Hacker News new | past | comments | ask | show | jobs | submit login

I'm honestly surprised it took them so long to reach this conclusion.

> That idea quickly loses its appeal, though, when one considers trying to create and maintain a 2,000-member structure, so the project is unlikely to go this way.

As repulsive as this might sound at first, I've seen structures of hundreds of fields work fine if the hierarchy inside them is well organized and they're not just flat. Still, I have no real knowledge of the complexity of the code and wish the Postgres devs all the luck in the world to get this working smoothly.




> I'm honestly surprised it took them so long to reach this conclusion.

I'm not. You can get a long way with conventional IPC, and OS processes provide a lot of value. For most PostgreSQL instances the TLB flush penalty is at least 3rd or 4th on the list of performance concerns, far below prevailing storage and network bottlenecks.

I share the concerns cited in this LWN story.
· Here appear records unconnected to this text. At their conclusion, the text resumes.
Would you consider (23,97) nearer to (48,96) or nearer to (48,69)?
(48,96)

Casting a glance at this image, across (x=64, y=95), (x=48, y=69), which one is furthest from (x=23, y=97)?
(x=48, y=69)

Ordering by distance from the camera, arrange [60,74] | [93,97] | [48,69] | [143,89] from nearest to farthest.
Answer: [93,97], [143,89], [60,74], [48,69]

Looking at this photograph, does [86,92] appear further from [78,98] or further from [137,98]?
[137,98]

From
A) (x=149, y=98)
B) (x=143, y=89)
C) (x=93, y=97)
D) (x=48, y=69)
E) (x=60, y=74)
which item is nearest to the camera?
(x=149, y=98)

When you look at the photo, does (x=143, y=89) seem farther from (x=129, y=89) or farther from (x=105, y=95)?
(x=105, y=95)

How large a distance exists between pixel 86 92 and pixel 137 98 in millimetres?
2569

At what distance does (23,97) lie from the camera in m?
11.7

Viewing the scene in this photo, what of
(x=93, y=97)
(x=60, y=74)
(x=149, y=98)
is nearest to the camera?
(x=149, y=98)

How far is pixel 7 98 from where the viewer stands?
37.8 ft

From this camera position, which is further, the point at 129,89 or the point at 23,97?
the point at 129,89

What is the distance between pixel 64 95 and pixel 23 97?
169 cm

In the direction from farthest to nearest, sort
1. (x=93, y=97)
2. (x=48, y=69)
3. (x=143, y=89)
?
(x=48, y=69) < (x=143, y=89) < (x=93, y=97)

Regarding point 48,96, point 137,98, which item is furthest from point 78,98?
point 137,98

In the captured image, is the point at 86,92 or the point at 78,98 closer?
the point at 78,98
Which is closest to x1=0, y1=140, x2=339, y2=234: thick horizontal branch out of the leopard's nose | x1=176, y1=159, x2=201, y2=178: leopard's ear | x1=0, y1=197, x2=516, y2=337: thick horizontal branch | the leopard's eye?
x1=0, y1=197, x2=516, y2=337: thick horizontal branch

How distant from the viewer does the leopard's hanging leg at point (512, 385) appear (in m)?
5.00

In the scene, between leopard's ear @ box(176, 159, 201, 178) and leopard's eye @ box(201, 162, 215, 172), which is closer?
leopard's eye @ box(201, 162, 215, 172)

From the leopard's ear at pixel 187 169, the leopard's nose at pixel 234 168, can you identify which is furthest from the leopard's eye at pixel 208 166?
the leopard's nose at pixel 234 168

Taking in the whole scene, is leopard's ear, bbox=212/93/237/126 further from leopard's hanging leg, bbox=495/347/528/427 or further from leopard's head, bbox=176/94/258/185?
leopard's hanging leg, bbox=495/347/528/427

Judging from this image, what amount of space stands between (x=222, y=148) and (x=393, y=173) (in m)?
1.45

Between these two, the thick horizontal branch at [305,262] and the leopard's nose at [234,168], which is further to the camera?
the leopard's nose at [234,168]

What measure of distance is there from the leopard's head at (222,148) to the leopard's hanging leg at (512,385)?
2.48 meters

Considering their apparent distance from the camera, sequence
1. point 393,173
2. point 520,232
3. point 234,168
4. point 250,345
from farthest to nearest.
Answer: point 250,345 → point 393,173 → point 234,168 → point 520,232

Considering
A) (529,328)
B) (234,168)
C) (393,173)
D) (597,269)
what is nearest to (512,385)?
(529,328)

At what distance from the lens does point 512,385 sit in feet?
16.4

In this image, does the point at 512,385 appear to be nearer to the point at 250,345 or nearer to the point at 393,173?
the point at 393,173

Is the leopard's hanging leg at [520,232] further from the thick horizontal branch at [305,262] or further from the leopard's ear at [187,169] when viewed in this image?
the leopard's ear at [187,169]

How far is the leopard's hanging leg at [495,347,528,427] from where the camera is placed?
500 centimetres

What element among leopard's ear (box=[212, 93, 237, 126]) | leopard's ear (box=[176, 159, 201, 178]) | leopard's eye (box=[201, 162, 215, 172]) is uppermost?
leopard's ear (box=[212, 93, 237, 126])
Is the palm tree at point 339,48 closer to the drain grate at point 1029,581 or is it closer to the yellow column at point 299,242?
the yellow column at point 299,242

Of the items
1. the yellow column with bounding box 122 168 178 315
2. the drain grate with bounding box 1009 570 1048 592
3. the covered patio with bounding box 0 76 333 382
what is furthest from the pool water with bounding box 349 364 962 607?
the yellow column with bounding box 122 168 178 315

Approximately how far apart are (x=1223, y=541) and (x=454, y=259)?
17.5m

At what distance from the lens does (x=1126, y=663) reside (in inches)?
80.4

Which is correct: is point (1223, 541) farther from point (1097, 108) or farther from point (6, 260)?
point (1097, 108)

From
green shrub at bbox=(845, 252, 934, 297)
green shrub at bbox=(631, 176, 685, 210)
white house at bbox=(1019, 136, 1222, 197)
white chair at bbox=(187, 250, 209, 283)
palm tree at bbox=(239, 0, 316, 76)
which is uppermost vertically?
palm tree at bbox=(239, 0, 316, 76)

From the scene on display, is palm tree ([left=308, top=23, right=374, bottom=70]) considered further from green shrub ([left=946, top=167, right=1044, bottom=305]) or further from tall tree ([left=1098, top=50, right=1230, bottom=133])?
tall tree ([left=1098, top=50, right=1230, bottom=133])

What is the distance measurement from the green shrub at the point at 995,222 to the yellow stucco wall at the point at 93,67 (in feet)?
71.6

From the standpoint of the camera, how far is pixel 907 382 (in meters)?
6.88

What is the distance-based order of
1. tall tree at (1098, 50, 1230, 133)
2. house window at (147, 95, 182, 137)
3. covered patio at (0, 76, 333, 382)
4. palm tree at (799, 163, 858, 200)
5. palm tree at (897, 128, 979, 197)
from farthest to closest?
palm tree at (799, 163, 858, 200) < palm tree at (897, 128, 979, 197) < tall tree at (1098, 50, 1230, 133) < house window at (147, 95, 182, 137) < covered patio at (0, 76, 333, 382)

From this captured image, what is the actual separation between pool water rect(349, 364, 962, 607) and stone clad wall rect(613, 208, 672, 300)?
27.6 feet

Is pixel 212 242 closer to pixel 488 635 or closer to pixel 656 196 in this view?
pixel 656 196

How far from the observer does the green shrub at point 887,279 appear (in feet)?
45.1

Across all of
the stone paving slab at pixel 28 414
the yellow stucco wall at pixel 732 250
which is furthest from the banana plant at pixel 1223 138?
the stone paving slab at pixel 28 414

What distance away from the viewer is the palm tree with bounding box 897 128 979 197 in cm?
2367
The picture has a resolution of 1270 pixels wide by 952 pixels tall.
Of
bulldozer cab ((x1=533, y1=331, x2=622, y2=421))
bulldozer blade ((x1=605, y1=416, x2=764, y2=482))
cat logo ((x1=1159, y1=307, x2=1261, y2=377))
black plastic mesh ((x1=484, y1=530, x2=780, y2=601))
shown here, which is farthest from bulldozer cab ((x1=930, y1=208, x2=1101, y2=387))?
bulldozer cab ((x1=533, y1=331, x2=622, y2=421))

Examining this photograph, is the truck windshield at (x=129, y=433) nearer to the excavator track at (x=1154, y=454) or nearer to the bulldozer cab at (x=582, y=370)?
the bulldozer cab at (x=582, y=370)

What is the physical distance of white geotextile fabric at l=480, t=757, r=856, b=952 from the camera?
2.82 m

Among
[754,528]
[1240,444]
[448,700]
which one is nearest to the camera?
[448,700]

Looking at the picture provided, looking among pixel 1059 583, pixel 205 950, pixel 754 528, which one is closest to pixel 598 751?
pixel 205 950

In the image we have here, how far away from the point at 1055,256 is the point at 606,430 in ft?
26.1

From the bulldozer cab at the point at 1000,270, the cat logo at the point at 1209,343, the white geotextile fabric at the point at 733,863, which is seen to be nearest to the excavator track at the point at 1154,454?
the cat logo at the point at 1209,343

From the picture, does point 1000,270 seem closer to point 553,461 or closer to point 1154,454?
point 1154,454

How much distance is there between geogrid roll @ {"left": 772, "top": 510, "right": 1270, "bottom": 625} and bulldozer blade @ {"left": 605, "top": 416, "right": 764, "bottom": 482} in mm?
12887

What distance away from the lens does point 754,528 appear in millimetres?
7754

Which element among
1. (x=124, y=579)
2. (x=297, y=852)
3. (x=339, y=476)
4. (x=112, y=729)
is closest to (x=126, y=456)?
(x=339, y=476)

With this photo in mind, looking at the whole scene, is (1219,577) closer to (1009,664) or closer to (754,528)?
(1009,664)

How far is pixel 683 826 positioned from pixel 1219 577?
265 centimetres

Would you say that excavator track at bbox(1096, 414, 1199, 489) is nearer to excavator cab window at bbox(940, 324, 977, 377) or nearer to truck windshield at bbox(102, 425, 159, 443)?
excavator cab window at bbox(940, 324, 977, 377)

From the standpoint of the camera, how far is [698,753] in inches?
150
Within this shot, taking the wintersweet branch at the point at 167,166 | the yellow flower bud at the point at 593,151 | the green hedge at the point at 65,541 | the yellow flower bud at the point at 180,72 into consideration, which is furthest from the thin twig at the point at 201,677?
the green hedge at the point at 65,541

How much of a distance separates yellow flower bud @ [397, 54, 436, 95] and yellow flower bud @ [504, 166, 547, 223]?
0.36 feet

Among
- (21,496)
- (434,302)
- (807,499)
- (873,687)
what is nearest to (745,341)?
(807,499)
Reworking this massive code base around multithreading carries a large amount of risk. PostgreSQL developers will have to level up substantially to pull it off.

A PostgreSQL endorsed "second-system" with the (likely impossible, but close enough that it wouldn't matter) goal of 100% client compatibility could be a better approach. Adopting a memory safe language would make this both tractable and attractive (to both developers and users.) The home truth is that any "new process model" effort would actually play out exactly this way, so why not be deliberate about it?


From what I gather postgres isn't doing conventional IPC but instead it uses shared memory, which means the same mechanism threads use but with way higher complexity


As does Oracle, and others. I'm aware.

IPC, to me, includes the conventional shared memory resources (memory segments, locks, semaphores, condition variable, etc.) used by these systems: resources acquired by processes for the purpose of communication with other processes.

I get it though. The most general concept of shared memory is not coupled to an OS "process." You made me question whether my concept of term IPC was valid, however. So what does one do when a question appears? Stop thinking immediately and consult a language model!

Q: Is shared memory considered a form of interprocess communication?

GPT-4: Yes, shared memory is indeed considered a form of interprocess communication (IPC). It's one of the several mechanisms provided by an operating system to allow processes to share and exchange data.

...

Why does citing ChatGPT make me feel so ugly inside?


I always understood IPC, "interprocess communication", in general sense, as anything and everything that can be used by processes to communicate with each other - of course with a narrowing provision that common use of the term refers to those means that are typically used for that purpose, are relatively efficient, and the process in question run on the same machine.

In that view, I always saw shared memory as IPC, in that it is a tool commonly used to exchange data between processes, but of course it is not strictly tied to any process in particular. This is similar to files, which if you squint are a form of IPC too, and are also not tied to any specific process.

> Why does citing ChatGPT make me feel so ugly inside?

That's probably because, in cases like this, it's not much different to stating it yourself, but is more noisy.


Without a credible source to reconfirm what ChatGPT said, one can’t really assume what ChatGPT says is correct.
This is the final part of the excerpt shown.